The First Few Lines Of Beowulf
How much control do we have over our own lives? Do we really have any power over our own fate? Does Gods will triumph over our personal decisions? These are questions that we may ask ourselves today, but have also been pondered since the medieval times and surely long before then. In the epic poem Beowulf, the idea of fate is implicitly prominent. Yet Anglo-Saxons were wrestling with religion when the classic poem was finally transcribed, possibly a century after it was first told.
It is apparent when reading Beowulf that many were grappling with the question of fate versus free will or even Gods will, as the ideas reappear throughout the work. But the theme of fate is so strong that it is obvious that it was a solid force in the lives of the people of this time.

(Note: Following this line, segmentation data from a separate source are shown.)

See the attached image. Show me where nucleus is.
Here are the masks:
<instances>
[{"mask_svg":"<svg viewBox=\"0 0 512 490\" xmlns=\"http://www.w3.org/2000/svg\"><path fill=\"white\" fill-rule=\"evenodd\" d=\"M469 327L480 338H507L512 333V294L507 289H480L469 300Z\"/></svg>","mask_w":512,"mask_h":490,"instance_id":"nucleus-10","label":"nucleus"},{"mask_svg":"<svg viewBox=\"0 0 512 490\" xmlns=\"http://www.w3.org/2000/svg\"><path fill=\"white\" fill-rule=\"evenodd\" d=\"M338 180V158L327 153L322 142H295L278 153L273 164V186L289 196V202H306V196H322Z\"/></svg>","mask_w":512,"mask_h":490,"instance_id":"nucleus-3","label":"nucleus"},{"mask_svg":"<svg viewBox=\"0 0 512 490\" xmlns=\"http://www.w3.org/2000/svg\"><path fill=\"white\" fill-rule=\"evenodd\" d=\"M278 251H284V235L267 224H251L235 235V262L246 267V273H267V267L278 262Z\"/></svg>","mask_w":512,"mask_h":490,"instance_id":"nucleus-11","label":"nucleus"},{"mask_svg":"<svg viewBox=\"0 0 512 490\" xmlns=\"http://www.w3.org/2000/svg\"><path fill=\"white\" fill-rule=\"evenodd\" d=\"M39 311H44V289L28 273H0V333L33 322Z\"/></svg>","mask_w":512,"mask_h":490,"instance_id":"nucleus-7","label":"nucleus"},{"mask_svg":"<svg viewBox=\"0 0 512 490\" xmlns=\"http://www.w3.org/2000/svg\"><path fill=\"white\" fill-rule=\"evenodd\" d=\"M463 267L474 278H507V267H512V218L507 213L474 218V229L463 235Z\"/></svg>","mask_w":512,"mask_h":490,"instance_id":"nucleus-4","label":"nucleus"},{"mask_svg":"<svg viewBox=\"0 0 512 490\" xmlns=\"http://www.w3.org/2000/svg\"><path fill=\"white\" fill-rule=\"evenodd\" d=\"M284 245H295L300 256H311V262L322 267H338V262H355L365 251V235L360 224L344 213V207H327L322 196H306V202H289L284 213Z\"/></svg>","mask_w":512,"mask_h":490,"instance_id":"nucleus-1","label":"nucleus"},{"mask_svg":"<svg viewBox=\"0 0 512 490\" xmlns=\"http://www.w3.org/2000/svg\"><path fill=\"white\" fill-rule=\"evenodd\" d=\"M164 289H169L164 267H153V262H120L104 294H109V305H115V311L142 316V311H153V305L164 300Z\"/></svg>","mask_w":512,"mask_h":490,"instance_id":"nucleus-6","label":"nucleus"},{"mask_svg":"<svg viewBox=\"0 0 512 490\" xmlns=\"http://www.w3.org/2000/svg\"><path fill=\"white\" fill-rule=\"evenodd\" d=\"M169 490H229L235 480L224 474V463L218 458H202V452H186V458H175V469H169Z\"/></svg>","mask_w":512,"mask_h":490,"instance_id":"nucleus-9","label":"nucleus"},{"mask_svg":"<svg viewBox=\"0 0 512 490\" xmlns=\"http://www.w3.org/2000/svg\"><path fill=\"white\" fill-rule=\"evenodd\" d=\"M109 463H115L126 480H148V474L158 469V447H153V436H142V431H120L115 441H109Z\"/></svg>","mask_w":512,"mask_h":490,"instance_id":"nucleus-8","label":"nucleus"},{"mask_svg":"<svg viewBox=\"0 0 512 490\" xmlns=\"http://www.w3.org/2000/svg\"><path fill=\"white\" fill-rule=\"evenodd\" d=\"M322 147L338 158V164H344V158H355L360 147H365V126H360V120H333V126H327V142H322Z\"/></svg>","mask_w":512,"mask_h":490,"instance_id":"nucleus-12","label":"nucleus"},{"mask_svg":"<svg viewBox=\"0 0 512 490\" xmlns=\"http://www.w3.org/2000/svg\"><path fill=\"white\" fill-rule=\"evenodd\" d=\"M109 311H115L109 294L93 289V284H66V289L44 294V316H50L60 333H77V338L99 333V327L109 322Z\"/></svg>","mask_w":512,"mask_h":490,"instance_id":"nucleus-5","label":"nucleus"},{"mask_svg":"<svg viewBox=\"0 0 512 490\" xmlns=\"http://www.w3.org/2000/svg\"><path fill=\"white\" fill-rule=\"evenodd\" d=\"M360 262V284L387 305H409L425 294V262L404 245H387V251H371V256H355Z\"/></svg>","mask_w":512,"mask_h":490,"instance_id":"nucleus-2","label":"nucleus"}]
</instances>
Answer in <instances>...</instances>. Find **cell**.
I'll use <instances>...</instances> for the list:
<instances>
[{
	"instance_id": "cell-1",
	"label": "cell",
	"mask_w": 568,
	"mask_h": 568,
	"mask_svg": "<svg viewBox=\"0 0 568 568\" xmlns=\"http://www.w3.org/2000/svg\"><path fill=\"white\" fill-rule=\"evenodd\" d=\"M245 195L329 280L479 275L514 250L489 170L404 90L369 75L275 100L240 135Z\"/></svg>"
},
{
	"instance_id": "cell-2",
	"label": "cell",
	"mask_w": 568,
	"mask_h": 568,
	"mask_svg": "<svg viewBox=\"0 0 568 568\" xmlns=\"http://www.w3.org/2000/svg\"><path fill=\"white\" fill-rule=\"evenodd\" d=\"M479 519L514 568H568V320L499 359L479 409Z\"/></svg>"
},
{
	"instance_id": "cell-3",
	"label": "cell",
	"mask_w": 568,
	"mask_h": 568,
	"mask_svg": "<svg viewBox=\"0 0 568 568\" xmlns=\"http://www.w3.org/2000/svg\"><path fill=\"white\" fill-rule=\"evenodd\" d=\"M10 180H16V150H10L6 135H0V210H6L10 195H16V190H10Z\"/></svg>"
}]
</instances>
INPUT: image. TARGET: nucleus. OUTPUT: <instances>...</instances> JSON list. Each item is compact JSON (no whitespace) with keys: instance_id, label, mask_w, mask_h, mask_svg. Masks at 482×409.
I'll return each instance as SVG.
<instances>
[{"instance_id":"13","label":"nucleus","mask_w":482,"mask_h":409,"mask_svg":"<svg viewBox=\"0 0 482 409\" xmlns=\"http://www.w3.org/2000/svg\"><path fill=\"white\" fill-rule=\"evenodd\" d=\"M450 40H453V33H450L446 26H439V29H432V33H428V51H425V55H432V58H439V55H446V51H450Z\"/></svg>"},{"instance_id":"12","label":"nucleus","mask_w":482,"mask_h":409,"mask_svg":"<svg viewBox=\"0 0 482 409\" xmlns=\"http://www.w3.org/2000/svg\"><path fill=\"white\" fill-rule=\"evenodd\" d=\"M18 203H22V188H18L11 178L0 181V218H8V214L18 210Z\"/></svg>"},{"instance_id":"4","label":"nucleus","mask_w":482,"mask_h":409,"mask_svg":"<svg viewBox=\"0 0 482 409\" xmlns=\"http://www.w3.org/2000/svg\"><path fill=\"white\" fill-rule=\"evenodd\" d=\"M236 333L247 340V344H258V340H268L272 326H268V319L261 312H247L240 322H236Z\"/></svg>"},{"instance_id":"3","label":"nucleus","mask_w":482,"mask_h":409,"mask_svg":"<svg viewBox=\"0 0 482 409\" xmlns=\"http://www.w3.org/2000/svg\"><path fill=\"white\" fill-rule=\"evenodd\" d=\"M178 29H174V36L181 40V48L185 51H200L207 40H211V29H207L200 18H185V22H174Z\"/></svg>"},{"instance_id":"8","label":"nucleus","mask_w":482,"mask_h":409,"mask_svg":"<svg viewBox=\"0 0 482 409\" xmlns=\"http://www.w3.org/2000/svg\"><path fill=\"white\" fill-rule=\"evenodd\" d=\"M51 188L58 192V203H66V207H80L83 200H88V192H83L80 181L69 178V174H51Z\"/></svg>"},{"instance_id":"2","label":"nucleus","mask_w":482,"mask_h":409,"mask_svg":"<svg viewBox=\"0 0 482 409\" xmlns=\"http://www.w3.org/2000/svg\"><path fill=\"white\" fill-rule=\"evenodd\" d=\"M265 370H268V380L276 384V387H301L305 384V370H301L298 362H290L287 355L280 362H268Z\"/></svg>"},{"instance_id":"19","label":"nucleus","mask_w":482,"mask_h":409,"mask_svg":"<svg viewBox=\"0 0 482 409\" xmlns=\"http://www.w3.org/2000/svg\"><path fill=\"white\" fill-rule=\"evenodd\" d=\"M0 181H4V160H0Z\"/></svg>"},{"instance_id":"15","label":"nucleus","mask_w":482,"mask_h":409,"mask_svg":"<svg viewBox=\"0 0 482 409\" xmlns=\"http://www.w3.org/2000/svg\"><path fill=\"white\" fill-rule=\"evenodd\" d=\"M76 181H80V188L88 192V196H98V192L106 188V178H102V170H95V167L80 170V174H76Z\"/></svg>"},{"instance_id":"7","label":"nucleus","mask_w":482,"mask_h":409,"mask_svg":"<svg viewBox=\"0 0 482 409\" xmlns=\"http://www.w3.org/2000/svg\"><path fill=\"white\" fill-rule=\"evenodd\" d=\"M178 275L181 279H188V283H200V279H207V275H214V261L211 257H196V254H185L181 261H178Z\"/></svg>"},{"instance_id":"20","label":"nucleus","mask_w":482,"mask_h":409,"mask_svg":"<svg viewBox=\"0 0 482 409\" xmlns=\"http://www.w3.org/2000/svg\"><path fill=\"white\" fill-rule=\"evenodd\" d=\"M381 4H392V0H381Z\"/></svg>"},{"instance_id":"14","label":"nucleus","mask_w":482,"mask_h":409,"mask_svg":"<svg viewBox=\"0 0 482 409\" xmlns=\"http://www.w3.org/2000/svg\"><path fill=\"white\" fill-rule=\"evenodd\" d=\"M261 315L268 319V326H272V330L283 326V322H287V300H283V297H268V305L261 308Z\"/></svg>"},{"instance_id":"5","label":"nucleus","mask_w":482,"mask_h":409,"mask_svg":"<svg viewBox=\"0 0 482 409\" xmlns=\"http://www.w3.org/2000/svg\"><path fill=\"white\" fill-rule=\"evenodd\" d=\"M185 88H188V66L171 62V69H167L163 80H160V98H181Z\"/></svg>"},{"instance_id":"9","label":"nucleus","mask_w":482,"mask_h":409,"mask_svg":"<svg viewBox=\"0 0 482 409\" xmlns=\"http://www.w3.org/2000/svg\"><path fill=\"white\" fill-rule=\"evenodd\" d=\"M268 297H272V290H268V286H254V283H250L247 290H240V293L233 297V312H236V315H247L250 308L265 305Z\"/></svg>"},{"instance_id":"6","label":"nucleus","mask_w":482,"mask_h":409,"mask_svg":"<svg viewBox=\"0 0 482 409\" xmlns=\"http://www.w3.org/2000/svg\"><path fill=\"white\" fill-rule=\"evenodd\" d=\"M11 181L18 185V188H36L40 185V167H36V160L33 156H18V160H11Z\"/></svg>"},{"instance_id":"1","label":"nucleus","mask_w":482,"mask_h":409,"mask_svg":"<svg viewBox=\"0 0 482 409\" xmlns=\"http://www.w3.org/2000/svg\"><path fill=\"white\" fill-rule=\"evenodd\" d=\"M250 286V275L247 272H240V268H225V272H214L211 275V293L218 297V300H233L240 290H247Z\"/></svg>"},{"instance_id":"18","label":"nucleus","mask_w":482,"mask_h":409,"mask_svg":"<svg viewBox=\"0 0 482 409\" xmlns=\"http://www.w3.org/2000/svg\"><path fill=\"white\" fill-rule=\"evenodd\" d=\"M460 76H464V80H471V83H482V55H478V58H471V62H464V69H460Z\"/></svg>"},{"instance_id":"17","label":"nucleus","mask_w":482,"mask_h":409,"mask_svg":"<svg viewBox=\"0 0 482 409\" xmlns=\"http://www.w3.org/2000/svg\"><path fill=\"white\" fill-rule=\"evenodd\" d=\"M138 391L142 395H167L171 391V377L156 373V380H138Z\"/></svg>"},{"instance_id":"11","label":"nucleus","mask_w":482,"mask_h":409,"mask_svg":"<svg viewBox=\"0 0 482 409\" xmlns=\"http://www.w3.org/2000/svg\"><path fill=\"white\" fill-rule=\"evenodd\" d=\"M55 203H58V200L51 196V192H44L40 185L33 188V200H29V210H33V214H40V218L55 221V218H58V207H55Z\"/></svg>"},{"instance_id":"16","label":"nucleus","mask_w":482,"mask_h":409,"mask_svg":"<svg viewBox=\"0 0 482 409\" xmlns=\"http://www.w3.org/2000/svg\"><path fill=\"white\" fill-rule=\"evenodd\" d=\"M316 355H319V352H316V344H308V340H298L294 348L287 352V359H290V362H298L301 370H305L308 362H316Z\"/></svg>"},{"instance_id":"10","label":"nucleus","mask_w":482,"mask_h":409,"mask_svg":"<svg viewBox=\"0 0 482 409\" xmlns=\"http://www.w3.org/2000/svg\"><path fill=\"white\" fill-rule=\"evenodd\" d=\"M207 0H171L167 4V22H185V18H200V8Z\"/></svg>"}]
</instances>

Beginning in the first few lines of Beowulf, the narrator alludes to the incidents of misfortune that are to come for our epic hero. There is an instant feeling of foreboding after beloved leader, Scyld Scefing dies, shut off as fated (26). Later, Fate cast no shadow, although many a man was marked to suffer (1233-1234). Although we as readers are clued in pretty early on that fate will play out in this tale, there are also conflicting Christian references to Gods will.
It is believed that the monks may have been the first to record the poem, so it is hard to know for sure if the Christian tones were added after the fact. Nonetheless, we must take them in to account when analyzing the work.
To reference the introduction to the poem again but with a Christian perspective alluding to Gods will to compensate for their leaders death:
To him [Scyld] a boy was born, a baby in the homestead,
whom God grants us as a gift and comfort
to ease the people. He apprehended
dire trouble dogged those destitute people.
But the Lord of life, Leader of heaven,
offered them honor, earthly requital. (12-17)
The principal or power of fate is now coupled with religious ideals stating that the Lord of life will honor his people. We will find that throughout Beowulf, whenever any men succeed at accomplishing heroic feats, the narrator is quick to point their great accomplishments to God’s favor and His divine plan. Whether this was indeed a subsequent addition by a transcriptionist, as opposed to how the original storytellers felt, we may never know.
Beowulf himself symbolizes a response to fate; his good deeds, such as remaining loyal to Hrothgar and coming to save his town from Grendel, act as an answer to the role of fate. In this poem, fate may justify why particular events have happened altogether. In fact, in Old English the word wyrd was used for which events are predetermined, fate, doom, or destiny and this concept seemed to drive the classic work.
In Hrothgars meadhall, when defending his legendary swimming feat to Unferth, Beowulf says that Fate often saves an undoomed man when his courage is good supporting that he does ultimately believe in a sense of fate and purpose. There is conflict between fate and Gods will, continually at ends, and the mixing of paganism and Christianity. It seems that Beowulf may regard courage as a possible intervention of fate.
Throughout the poem however, there are countless allusions of God serving as a protector to the warrior. After Grendels defeat, when Beowulf tells of the battle to his mother, he declares how “Straightway the struggle would have stopped outright had God not granted the gift of protection” (1657-1658) and thereafter that He [God] has guided abandoned ones and friendless (1663-1664). Despite his obvious skill and self-confidence, Beowulf is clear of receiving God’s help, and in turn, prevailing over Grendel.
There is the obvious Biblical connection of Grendels stated lineage to Cain from the story of Cain and Abel in Genesis. In that story, the two brothers took part in a feud, which ended in Cain killing Abel. Grendel, being descendant of a man who killed his own brother, is a clear representation of evil. One may reflect whether it was his fate to become the villain he was in Beowulf or rather he was a possible symbol of sin. Grendel continues to fuel the struggle between pagan fate and Christian will in the tale.
A tale such as this, told over and over throughout the years is sure to have been open for not only interpretation but also alteration as it went from one scop, or storyteller, to the next. We do know that the initial manuscript was partially damaged in 1731, opening up one more way for the original to have been modified. The fact is that whether or not the unknown author of Beowulf intended a correlation between the concept of fate and Gods divine will is something we will never surely know.